Forums | Admin

Discussion Forums: open-discussion

Start New Thread Start New Thread

 

By: Yves-Eric Martin
RE: :row_sep => :auto and mixed line endings [ reply ]  
2010-03-03 03:14
Thank you for your precious advice. In fact, the patch does @io.gets(@quote_char), so we read until the next quote_char, not line ending, but the problem remains: if we are fed bad data, or if @quote_char is not set properly, we could end up slurping the whole file into memory.

Anyway, I will take things to Github as you suggested, and rewrite the patch to use @io.read.

Thanks again for your help.

By: James Gray
RE: :row_sep => :auto and mixed line endings [ reply ]  
2010-03-02 16:31
> I am sure you are much more familiar with CSV processing than myself, please let me know if you think the above logic is flawed.
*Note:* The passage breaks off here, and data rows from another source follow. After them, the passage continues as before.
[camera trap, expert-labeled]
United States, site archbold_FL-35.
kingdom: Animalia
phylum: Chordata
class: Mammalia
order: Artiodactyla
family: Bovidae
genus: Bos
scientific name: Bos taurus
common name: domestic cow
Well, your current patch uses @io.gets() and that's one problem. We can't assume we know a line ending before we figure out what it is. If the document used a \r as line endings (legal and actually used in older Mac Operating Systems), you would slurp the entire contents into memory. That might require a lot of memory.

I can't currently see a flaw with your quote logic though, no. I guess, if we get all of these issues sorted out, we can look at adding this to FasterCSV. I think it's time we take this discussion to Github. Can you fork the project, build up a patch that doesn't use gets() (see how I'm using read() instead), and send me a pull request? Thanks.

By: Yves-Eric Martin
RE: :row_sep => :auto and mixed line endings [ reply ]  
2010-03-02 05:19
Hi James, and thank you for your reply.


I do not control user input, so when you say "specify the line ending manually", what happens is that I find myself back at catching MalformedCSVError often and retrying it with a different line ending... which was what the :auto feature was supposed to alleviate (see http://rubyforge.org/forum/message.php?msg_id=6609 ).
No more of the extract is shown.